Chapter Eighteen

3.4K 148 9
                                        

There was only one downside to owning Belle, and I probably should've thought about that earlier.

I had never owned a pet before—not even a measly goldfish that you get from the carnival that dies before you're even able to bring it home.

We had lived in an apartment that didn't allow pets of any kind. I probably could've snuck a goldfish to mine, but that was never the type of pet that appealed to me. I always wanted a dog.

Even if we hadn't lived in the apartment, chances were I still wouldn't have been able to have a pet. My mother was allergic to any animal with fur. Neither of my parents were fans of fish or lizards, so there really was nothing left. A litter of cats lived in the bushes by my apartment building and I'd always play with them, careful to wash my hands immediately after so my mother would be okay.

Fortunately for me, Brady's family owned four dogs--two huge german shepherds, a yappy little yorkie, and a lazy jack russell--so he knew almost everything about owning one that you would ever need to know.

After school, he'd drive to my house and give me little tips on how to tell if she needed to be let out, fed, bathed, and played with as he would eat food that I had prepared in advance.

"She's got too much energy right now. Go play fetch with her or something to tire her out," he told me through a mouthful of chocolate mousse cake. He had requested it the day before, and because I was a good friend, I obliged. He looked so relaxed on the recliner, a smile plastered on his face.

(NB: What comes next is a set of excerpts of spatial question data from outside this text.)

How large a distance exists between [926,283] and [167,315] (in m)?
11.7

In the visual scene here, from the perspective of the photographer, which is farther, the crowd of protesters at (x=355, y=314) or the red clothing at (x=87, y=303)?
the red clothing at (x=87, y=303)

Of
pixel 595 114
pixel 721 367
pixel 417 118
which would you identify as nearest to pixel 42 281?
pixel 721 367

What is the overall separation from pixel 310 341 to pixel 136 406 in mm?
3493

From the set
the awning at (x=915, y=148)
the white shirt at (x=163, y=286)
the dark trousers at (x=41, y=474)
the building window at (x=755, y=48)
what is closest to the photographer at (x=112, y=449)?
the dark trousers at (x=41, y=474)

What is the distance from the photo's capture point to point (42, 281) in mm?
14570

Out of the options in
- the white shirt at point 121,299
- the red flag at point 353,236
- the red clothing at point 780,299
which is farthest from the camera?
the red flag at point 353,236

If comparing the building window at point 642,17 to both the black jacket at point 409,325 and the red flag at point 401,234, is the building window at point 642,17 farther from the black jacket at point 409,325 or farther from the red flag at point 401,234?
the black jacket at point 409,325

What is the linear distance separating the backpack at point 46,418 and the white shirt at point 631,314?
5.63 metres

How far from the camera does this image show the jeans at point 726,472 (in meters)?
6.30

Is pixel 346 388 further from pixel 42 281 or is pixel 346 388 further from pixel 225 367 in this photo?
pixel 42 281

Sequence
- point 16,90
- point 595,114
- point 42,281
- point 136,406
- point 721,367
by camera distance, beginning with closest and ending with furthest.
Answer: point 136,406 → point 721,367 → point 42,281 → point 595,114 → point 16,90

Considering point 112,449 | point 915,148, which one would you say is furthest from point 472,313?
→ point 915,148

"What if I don't have enough energy?" I was laying face down on the couch, completely drained of every bit of energy in my body after a terrible pop-test in physics class. My teacher was completely dead to me.

"Then she'll just chew on stuff. Like your new sneakers." He nodded towards where Belle was gnawing on my brand new athletic shoes.

Having a dog was much more exhausting than I ever thought. But, somehow, I enjoyed almost every minute of it. Almost.

Except for this one, as I chased Belle around my living room, trying to make her drop my slobber-covered shoe while Brady chuckled as he shoveled in copious amounts of chocolate cake. "Belle!"

Belle was obviously having a ball as she panted loudly and wagged her tail rapidly, bouncing around the coffee table and behind chairs and couches.

"If my hands weren't full, I'd be recording this to post on every social media site there is." He lifted up his hands--a fork in one, and a bowl in the other--and let out his contagious laugh.

"If your hands weren't full, I'd be expecting you to have helped me," I said as I victoriously lifted up one hand over the coffee table, the shoe clutched between my fingers. "Got it."

Brady laughed some more and cut himself a third slice of cake. "Looks like you're finally getting the hang of having a dog."

"Not even close." I sighed and slipped my shoes on so Belle couldn't take them again. She laid down on her back and played with the shoelaces. "I think I've got a lot more to learn."

In the two and a half weeks that I'd had Belle, she had been taught her name and how to sit, stay, and lay down on command. All of that, of course, had been Brady's doing.

He claimed that I had a natural connection with dogs, because Belle always bounded behind me as I walked, as if she was having the best time of her life. She had seemed to like me almost instantly, like that dog I had caught at the veterinarian office when I went there with Brady to pick up Tike. But I couldn't get her to listen to me at all, only sitting and staying for Brady. It seemed like it was he who had the natural connection with dogs.